1748-09-26, de Voltaire [François Marie Arouet] à Charles Augustin Feriol, comte d'Argental.

Monsieur le coadjudeur m'écrit une lettre bien éloquente et bien consolante sur Semiramis.
Victoire, victoire, mes chers anges. Vous avez triomphé des démons de la cabale. Je suis toujours résolu à ne la pas imprimer et à vouloir qu'on s'attende à L'impression, sans quoy on me jouera certainement le tour qu'on m'a déjà joué. Prévenez je vous en conjure les éditions que je crains, comme vous avez protégé les représentations. J'envoye une petite requête à Fontainebleau à M. le duc Daumont. Je le suplie d'ordonner que si on y joue Semiramis, nous ayons une nuit profonde pour L'ombre, que cette ombre ne soit plus un gros garçon jouflu à visage découvert, mais qu'on imite la statue du festin de Pierre avec une cuirasse.

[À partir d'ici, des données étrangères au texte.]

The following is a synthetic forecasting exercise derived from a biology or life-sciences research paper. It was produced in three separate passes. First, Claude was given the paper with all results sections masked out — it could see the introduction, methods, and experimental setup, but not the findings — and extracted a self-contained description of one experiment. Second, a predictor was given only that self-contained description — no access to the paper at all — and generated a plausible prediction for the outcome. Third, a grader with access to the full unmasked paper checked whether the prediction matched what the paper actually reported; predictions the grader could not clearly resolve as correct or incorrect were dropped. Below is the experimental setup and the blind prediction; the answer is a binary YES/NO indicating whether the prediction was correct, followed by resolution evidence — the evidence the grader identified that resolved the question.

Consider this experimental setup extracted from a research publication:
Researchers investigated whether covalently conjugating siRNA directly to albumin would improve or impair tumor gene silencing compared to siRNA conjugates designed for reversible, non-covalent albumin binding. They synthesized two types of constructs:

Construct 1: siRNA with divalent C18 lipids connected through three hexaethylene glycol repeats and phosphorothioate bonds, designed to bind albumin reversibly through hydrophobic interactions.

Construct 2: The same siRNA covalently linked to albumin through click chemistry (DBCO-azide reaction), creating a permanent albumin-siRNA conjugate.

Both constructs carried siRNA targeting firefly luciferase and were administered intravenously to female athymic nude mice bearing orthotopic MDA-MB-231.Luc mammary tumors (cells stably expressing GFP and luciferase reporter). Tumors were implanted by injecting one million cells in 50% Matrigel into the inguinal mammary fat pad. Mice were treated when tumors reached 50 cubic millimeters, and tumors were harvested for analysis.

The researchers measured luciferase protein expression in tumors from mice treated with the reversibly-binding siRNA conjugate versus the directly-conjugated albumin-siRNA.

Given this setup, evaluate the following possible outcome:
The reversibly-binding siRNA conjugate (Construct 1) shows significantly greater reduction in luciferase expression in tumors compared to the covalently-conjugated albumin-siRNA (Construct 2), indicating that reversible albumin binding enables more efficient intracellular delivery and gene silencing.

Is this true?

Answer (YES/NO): YES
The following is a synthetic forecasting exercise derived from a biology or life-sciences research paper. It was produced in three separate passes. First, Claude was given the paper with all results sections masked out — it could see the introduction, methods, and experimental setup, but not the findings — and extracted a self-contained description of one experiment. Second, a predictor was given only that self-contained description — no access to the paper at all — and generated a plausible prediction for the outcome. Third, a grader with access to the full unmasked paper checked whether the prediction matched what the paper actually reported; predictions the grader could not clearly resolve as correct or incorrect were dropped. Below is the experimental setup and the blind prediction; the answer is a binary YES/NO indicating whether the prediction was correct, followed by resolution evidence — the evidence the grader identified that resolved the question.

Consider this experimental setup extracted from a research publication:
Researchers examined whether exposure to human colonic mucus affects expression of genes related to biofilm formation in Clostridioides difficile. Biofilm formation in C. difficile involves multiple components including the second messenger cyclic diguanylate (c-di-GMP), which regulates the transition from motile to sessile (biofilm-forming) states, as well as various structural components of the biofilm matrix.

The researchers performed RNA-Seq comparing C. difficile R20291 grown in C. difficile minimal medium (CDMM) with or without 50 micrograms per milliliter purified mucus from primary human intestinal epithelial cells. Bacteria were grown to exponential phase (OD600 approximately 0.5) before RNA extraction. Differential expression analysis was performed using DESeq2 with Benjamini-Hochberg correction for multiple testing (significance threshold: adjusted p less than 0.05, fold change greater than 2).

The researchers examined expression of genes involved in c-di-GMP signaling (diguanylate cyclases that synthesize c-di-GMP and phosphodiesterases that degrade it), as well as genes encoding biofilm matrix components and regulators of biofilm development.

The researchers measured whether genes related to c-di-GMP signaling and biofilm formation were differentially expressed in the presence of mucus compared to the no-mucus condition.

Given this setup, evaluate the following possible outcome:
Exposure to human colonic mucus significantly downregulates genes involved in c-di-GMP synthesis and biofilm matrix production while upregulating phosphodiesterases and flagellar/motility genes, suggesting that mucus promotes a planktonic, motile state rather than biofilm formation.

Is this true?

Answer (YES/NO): NO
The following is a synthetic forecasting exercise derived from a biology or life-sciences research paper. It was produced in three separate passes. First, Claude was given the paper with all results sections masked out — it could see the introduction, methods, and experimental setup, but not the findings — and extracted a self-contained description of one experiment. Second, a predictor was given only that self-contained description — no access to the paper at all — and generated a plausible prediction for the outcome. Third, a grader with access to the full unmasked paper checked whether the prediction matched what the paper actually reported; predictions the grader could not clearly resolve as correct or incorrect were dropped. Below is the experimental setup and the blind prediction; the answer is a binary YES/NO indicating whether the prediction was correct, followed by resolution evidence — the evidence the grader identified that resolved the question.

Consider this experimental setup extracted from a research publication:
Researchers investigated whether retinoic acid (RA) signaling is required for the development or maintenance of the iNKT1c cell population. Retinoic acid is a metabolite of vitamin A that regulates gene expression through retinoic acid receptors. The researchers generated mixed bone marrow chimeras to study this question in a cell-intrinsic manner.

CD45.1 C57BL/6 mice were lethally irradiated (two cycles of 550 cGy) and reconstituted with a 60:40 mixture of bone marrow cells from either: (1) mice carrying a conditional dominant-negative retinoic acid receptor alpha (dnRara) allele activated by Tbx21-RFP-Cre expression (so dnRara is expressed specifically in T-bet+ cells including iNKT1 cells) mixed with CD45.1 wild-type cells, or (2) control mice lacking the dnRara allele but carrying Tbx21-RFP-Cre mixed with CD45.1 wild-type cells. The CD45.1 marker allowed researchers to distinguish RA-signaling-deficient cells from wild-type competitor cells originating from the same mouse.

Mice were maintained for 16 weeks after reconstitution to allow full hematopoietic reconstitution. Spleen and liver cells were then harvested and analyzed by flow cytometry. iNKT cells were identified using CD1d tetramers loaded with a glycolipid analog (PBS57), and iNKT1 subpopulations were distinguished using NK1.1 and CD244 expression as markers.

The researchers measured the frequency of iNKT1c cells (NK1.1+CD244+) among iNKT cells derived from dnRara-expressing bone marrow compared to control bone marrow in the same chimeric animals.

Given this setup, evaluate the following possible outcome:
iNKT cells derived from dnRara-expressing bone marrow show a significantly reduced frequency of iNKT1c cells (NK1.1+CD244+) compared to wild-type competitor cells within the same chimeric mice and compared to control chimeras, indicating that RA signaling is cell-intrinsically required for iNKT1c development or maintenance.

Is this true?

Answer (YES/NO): YES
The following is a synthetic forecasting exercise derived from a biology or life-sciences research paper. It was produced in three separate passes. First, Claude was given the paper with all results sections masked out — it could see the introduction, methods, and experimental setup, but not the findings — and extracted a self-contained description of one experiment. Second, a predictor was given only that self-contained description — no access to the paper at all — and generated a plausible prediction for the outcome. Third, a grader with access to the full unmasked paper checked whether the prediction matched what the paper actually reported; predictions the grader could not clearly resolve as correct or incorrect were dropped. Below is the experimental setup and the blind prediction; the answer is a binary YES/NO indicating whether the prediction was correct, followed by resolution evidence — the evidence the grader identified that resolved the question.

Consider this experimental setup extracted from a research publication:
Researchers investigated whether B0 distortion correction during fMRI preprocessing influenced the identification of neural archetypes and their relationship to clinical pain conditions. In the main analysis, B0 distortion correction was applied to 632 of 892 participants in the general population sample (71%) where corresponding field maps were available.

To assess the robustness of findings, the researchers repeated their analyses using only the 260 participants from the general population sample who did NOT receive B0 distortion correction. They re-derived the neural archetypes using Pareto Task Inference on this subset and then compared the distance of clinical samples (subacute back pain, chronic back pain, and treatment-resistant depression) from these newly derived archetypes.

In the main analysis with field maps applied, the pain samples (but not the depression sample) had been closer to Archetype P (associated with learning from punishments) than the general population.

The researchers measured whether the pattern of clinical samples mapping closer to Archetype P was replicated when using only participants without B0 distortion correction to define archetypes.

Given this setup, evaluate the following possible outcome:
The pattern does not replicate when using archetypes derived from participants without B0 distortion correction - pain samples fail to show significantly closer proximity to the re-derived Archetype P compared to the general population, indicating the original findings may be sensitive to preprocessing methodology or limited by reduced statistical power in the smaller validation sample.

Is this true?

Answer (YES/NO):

Comptez que cela fera un effet terrible. Il est aisé de faire la nuit, en éteignant toutes les bougies des coulisses, en faisant descendre un chassis épais derrière les lustres, et en baissant les lampions. Si Cindré vouloit se donner un peu de peine, on pouroit encor se tirer d'affaire à Fontainebleau. Il faudra absolument à la reprise que les Sloth réparent leur honneur. Il leur sera aisé de faire une très belle décoration. On m'a écrit quatre lettres anonimes du parterre dans les quelles on demande des décorations moins indignes de la pièce. Enfin voylà cette pièce en grâce, et on peut à la reprise luy donner une nouvelle vie. Vous ne sauriez croire à quel point vos bontez m'ont rendu Semiramis chère. Je L'aime plus que je croiois. Je vais tâcher d'y travailler, car il faut mériter tout ce que vous faites. Madame du Chastellet vous fait les plus tendres compliments. On ne respire icy que les plaisirs, et cependant je n'ay jamais été si fâché d'être loin de vous. Mes chers anges vous faites mon bonheur et ma gloire.

V.

Apropos j'implore la protection de Mr de Pondeveile pour des moyeux. Qu'il écrive un petit mot à M. de la Marche. C'est un point bien important.